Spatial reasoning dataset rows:
§
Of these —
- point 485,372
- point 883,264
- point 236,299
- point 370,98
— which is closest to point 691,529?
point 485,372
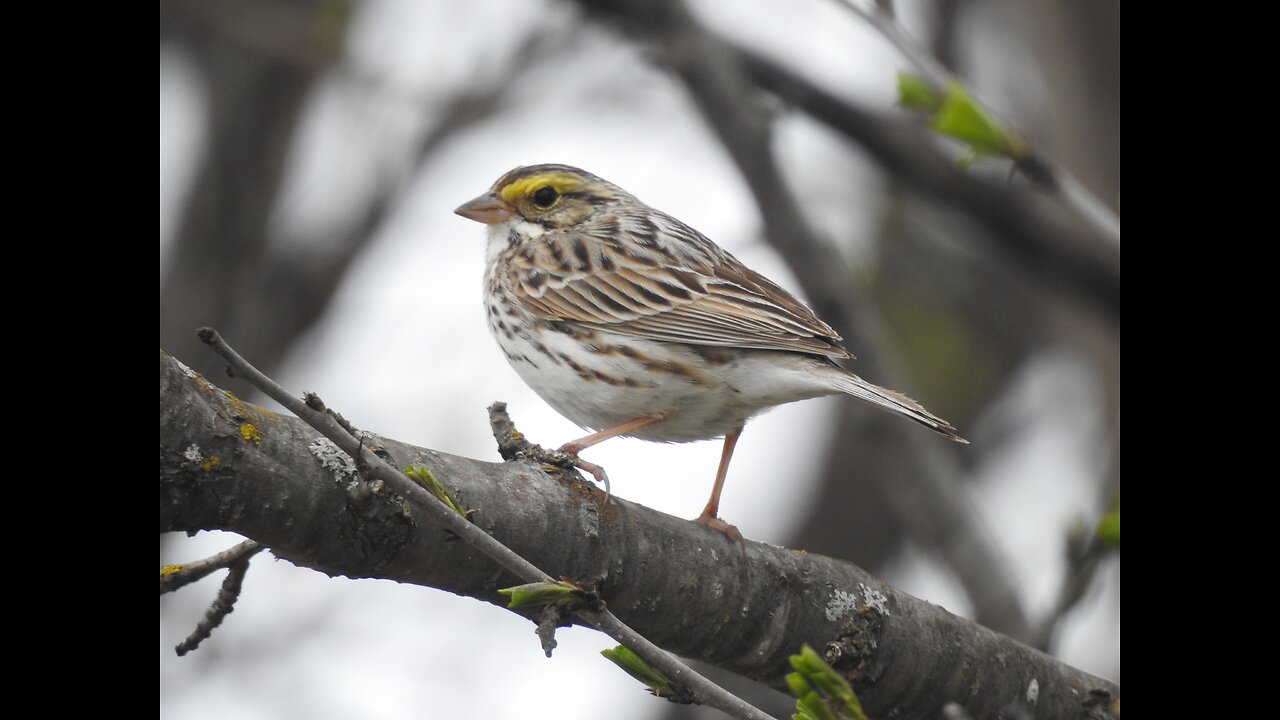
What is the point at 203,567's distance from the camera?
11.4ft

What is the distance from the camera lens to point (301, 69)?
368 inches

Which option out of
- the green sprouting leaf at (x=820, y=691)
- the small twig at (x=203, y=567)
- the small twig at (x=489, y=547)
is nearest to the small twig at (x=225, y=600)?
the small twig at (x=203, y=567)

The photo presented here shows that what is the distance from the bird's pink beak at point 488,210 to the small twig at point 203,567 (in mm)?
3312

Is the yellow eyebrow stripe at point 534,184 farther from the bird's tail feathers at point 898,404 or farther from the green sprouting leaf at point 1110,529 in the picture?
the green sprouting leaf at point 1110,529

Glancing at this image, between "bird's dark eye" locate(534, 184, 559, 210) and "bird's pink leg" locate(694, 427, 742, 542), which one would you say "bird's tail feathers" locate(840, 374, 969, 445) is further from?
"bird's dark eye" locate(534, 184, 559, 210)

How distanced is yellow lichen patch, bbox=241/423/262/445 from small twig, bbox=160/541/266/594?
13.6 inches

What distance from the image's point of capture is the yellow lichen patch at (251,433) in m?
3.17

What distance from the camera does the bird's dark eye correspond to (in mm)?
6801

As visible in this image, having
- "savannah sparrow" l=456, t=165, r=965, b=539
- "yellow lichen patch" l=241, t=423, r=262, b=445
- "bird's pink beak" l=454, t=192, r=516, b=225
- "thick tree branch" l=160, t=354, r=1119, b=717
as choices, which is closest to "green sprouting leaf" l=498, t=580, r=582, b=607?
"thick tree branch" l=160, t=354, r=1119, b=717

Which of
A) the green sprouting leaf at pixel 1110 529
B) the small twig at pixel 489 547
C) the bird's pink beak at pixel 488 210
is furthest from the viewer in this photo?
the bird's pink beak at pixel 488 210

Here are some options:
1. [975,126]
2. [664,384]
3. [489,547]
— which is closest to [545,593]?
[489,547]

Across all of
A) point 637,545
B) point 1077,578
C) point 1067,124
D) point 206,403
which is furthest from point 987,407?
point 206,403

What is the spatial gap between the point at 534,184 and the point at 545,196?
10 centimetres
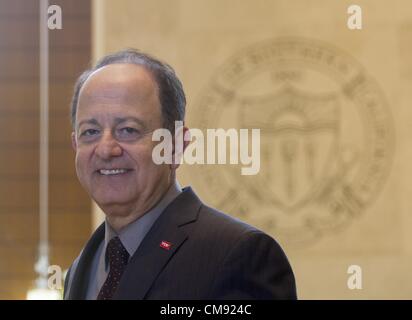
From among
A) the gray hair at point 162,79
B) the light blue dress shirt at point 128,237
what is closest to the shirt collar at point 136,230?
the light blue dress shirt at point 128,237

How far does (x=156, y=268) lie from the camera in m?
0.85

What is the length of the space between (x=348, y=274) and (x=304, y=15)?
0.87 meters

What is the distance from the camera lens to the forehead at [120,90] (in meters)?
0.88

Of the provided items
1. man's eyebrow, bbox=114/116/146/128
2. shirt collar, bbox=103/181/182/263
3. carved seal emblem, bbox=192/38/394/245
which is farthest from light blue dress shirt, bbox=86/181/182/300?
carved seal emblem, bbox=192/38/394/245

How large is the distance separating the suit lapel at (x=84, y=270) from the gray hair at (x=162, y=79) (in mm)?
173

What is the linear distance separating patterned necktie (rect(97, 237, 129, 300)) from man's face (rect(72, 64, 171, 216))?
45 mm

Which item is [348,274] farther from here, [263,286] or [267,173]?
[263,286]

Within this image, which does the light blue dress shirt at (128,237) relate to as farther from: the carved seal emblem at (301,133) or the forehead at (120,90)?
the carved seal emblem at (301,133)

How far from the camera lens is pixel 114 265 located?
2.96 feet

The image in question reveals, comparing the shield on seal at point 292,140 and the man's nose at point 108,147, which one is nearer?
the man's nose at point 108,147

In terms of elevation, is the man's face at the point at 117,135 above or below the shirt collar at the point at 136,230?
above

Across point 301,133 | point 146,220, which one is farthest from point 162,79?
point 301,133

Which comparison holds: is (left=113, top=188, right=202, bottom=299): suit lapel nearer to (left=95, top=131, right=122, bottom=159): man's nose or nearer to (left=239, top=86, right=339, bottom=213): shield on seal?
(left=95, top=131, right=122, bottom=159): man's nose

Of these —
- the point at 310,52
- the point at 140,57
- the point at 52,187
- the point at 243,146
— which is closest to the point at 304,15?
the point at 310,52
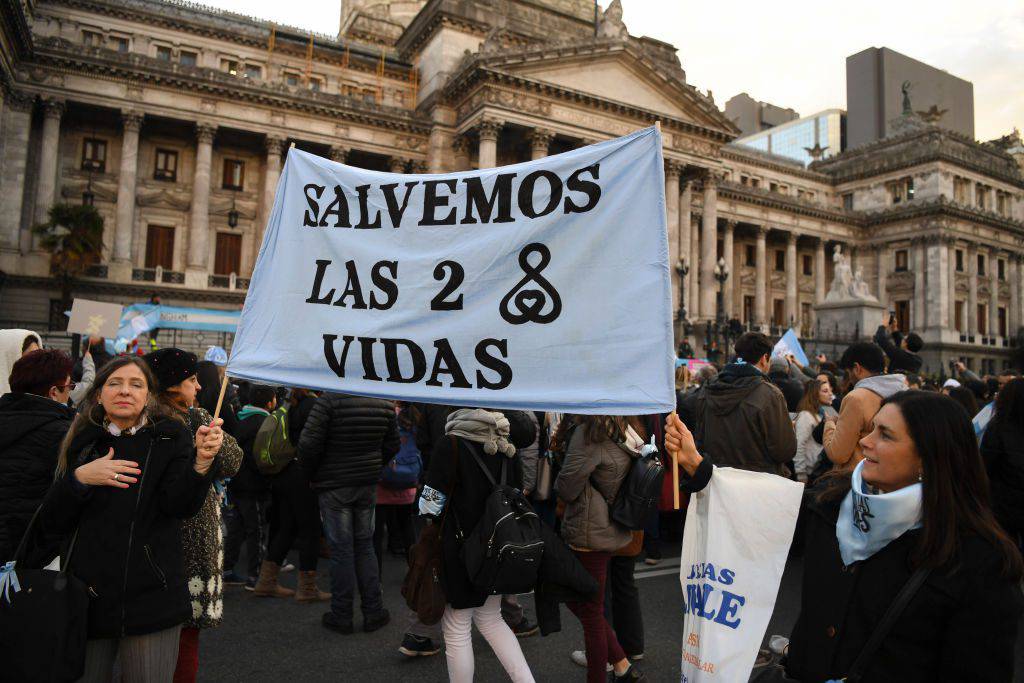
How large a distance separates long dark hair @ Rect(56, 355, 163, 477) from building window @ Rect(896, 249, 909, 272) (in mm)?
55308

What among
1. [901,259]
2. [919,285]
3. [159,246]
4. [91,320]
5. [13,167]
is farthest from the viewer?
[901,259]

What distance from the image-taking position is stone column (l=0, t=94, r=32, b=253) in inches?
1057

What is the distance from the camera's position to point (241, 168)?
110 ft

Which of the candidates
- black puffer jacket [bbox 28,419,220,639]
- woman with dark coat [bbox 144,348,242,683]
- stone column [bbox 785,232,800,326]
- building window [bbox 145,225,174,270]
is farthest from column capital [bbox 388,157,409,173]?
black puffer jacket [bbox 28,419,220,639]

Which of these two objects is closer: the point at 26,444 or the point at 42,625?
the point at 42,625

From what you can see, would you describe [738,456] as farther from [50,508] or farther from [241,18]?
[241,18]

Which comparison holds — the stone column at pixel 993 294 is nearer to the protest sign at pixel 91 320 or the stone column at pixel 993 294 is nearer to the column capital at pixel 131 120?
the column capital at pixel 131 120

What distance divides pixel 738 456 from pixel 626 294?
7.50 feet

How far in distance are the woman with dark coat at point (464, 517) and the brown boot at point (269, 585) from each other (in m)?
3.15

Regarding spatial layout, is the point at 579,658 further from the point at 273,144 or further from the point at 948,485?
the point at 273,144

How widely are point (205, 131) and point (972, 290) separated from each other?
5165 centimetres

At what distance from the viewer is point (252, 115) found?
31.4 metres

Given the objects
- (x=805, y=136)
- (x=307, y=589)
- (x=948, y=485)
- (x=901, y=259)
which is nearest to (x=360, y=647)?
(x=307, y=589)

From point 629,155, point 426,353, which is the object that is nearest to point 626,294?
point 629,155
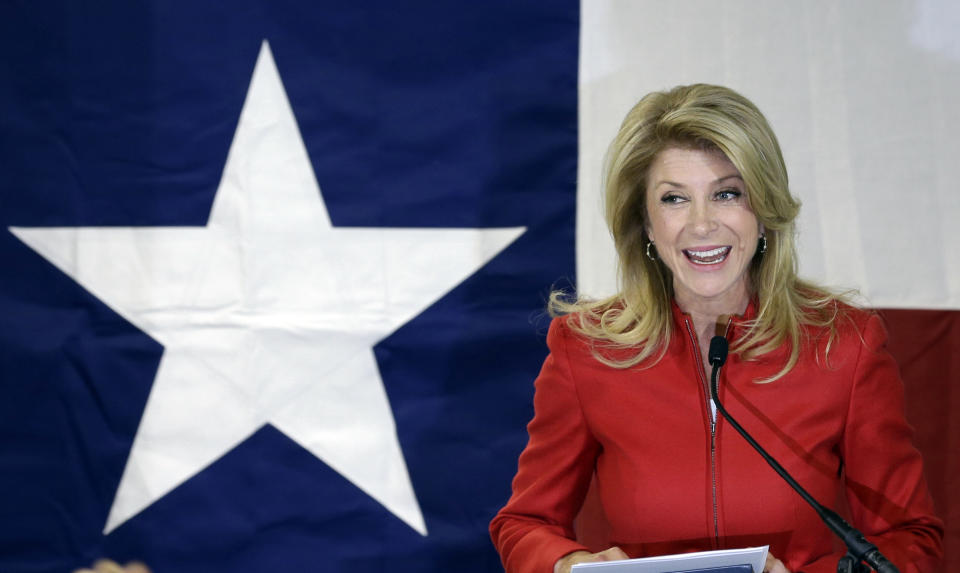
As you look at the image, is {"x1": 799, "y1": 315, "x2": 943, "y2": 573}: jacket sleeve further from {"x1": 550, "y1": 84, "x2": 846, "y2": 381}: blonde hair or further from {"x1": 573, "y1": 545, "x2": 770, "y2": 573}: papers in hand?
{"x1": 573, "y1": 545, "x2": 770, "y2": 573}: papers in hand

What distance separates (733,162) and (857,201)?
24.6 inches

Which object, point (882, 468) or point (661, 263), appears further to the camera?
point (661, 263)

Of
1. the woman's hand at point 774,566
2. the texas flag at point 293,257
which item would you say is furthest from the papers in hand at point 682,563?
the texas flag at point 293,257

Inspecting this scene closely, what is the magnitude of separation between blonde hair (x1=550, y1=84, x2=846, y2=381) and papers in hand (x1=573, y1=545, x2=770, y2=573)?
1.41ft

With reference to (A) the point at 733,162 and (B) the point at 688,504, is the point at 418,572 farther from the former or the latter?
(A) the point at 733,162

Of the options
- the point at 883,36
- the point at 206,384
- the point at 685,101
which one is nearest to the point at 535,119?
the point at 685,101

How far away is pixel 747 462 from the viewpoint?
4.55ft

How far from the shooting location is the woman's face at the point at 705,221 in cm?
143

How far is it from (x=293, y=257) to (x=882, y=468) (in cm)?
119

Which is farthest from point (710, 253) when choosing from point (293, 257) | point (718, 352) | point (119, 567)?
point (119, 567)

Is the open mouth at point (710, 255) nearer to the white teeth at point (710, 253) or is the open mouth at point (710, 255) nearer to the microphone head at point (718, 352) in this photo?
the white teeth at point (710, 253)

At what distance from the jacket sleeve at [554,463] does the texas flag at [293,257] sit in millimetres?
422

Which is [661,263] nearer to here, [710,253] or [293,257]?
§
*INSTRUCTION:* Retype every row above without changing a word, and leave the pictures out of your copy.

*RESULT OF THIS EXERCISE:*
Of these —
- point 485,372
- point 883,264
- point 236,299
- point 370,98
— which is closest to point 691,529?
point 485,372
What is the point at 203,567's distance from the camera?
11.4ft

What is the distance from the camera lens to point (301, 69)?
368 inches

Which option out of
- the green sprouting leaf at (x=820, y=691)
- the small twig at (x=203, y=567)
- the small twig at (x=489, y=547)
is nearest to the small twig at (x=225, y=600)?
the small twig at (x=203, y=567)

The photo presented here shows that what is the distance from the bird's pink beak at point 488,210 to the small twig at point 203,567 (in mm)?
3312

Is the yellow eyebrow stripe at point 534,184 farther from the bird's tail feathers at point 898,404 or farther from the green sprouting leaf at point 1110,529 in the picture?
the green sprouting leaf at point 1110,529

Glancing at this image, between "bird's dark eye" locate(534, 184, 559, 210) and "bird's pink leg" locate(694, 427, 742, 542), which one would you say "bird's tail feathers" locate(840, 374, 969, 445) is further from?
"bird's dark eye" locate(534, 184, 559, 210)

How distanced is yellow lichen patch, bbox=241/423/262/445 from small twig, bbox=160/541/266/594?
13.6 inches

What distance from the image's point of capture is the yellow lichen patch at (251,433) in m?
3.17

What distance from the camera does the bird's dark eye correspond to (in mm)?
6801

As visible in this image, having
- "savannah sparrow" l=456, t=165, r=965, b=539
- "yellow lichen patch" l=241, t=423, r=262, b=445
- "bird's pink beak" l=454, t=192, r=516, b=225
- "thick tree branch" l=160, t=354, r=1119, b=717
as choices, which is closest to "green sprouting leaf" l=498, t=580, r=582, b=607?
"thick tree branch" l=160, t=354, r=1119, b=717

Which of
A) the green sprouting leaf at pixel 1110 529
B) the small twig at pixel 489 547
C) the bird's pink beak at pixel 488 210
is furthest from the viewer in this photo?
the bird's pink beak at pixel 488 210

Here are some options:
1. [975,126]
2. [664,384]
3. [489,547]
— which is closest to [545,593]?
[489,547]

Across all of
A) point 637,545
B) point 1077,578
C) point 1067,124
D) point 206,403
which is furthest from point 987,407?
point 206,403

What is the spatial gap between the point at 534,184 and the point at 545,196?
10 centimetres
From among
A) the gray hair at point 162,79
B) the light blue dress shirt at point 128,237
what is closest to the shirt collar at point 136,230?
the light blue dress shirt at point 128,237

How far does (x=156, y=268) lie from the camera in m?
0.85

What is the length of the space between (x=348, y=274) and (x=304, y=15)?
0.87 meters

What is the distance from the camera lens to the forehead at [120,90] (in meters)?
0.88

Of the provided items
1. man's eyebrow, bbox=114/116/146/128
2. shirt collar, bbox=103/181/182/263
3. carved seal emblem, bbox=192/38/394/245
which is farthest from light blue dress shirt, bbox=86/181/182/300?
carved seal emblem, bbox=192/38/394/245

How large is the distance separating the suit lapel at (x=84, y=270) from the gray hair at (x=162, y=79) (in mm)?
173

What is the linear distance separating patterned necktie (rect(97, 237, 129, 300)) from man's face (rect(72, 64, 171, 216))?
45 mm

Which item is [348,274] farther from here, [263,286] or [267,173]?
[263,286]

Within this image, which does the light blue dress shirt at (128,237) relate to as farther from: the carved seal emblem at (301,133) or the forehead at (120,90)?
the carved seal emblem at (301,133)

How far from the camera lens is pixel 114 265 located?
2.96 feet

The image in question reveals, comparing the shield on seal at point 292,140 and the man's nose at point 108,147, which one is nearer?
the man's nose at point 108,147

In terms of elevation, is the man's face at the point at 117,135 above or below the shirt collar at the point at 136,230?
above

Across point 301,133 | point 146,220, which one is farthest from point 162,79?
point 301,133

Which comparison holds: is (left=113, top=188, right=202, bottom=299): suit lapel nearer to (left=95, top=131, right=122, bottom=159): man's nose or nearer to (left=239, top=86, right=339, bottom=213): shield on seal?
(left=95, top=131, right=122, bottom=159): man's nose

Of these —
- the point at 310,52
- the point at 140,57
- the point at 52,187
- the point at 243,146
— which is closest to the point at 304,15?
the point at 310,52
How large a distance separates long dark hair @ Rect(56, 355, 163, 477) from building window @ Rect(896, 249, 909, 272) (in mm)?
55308

What among
1. [901,259]
2. [919,285]
3. [159,246]
4. [91,320]
5. [13,167]
is farthest from the viewer?
[901,259]

What distance from the image-taking position is stone column (l=0, t=94, r=32, b=253) in inches?
1057

What is the distance from the camera's position to point (241, 168)?
110 ft

Which of the candidates
- black puffer jacket [bbox 28,419,220,639]
- woman with dark coat [bbox 144,348,242,683]
- stone column [bbox 785,232,800,326]
- building window [bbox 145,225,174,270]
is farthest from column capital [bbox 388,157,409,173]?
black puffer jacket [bbox 28,419,220,639]

Which of these two objects is closer: the point at 26,444 or the point at 42,625?
the point at 42,625

From what you can see, would you describe [738,456] as farther from [50,508] or farther from [241,18]?
[241,18]

Which comparison holds — the stone column at pixel 993 294 is nearer to the protest sign at pixel 91 320 or the stone column at pixel 993 294 is nearer to the column capital at pixel 131 120?
the column capital at pixel 131 120

What distance divides pixel 738 456 from pixel 626 294?
7.50 feet

How far in distance are the woman with dark coat at point (464, 517) and the brown boot at point (269, 585) from each other (in m)?
3.15

Regarding spatial layout, is the point at 579,658 further from the point at 273,144 or further from the point at 948,485?
the point at 273,144

How widely are point (205, 131) and point (972, 290) separated from each other?
5165 centimetres

At what distance from the viewer is point (252, 115) found?
31.4 metres

Given the objects
- (x=805, y=136)
- (x=307, y=589)
- (x=948, y=485)
- (x=901, y=259)
which is nearest to (x=360, y=647)?
(x=307, y=589)

From point 629,155, point 426,353, which is the object that is nearest to point 626,294?
point 629,155
As you look at the image, is {"x1": 799, "y1": 315, "x2": 943, "y2": 573}: jacket sleeve further from {"x1": 550, "y1": 84, "x2": 846, "y2": 381}: blonde hair or further from {"x1": 573, "y1": 545, "x2": 770, "y2": 573}: papers in hand?
{"x1": 573, "y1": 545, "x2": 770, "y2": 573}: papers in hand

What distance separates (733,162) and (857,201)?
24.6 inches

Which object, point (882, 468) or point (661, 263), appears further to the camera?
point (661, 263)

Of
1. the woman's hand at point 774,566
2. the texas flag at point 293,257
which item would you say is furthest from the papers in hand at point 682,563?
the texas flag at point 293,257

Inspecting this scene closely, what is the magnitude of separation between blonde hair (x1=550, y1=84, x2=846, y2=381) and papers in hand (x1=573, y1=545, x2=770, y2=573)?
1.41ft

With reference to (A) the point at 733,162 and (B) the point at 688,504, is the point at 418,572 farther from the former or the latter?
(A) the point at 733,162

Of the options
- the point at 883,36
- the point at 206,384
- the point at 685,101
which one is nearest to the point at 535,119?
the point at 685,101

How far away is pixel 747 462 from the viewpoint?
4.55ft

How far from the shooting location is the woman's face at the point at 705,221 in cm?
143

How far is it from (x=293, y=257) to (x=882, y=468) (in cm)?
119

Which is farthest from point (710, 253) when choosing from point (293, 257) | point (718, 352) | point (119, 567)?
point (119, 567)

Is the open mouth at point (710, 255) nearer to the white teeth at point (710, 253) or is the open mouth at point (710, 255) nearer to the microphone head at point (718, 352) in this photo?
the white teeth at point (710, 253)

At what distance from the jacket sleeve at [554,463] does the texas flag at [293,257] sit in millimetres?
422

Which is [661,263] nearer to here, [710,253] or [293,257]?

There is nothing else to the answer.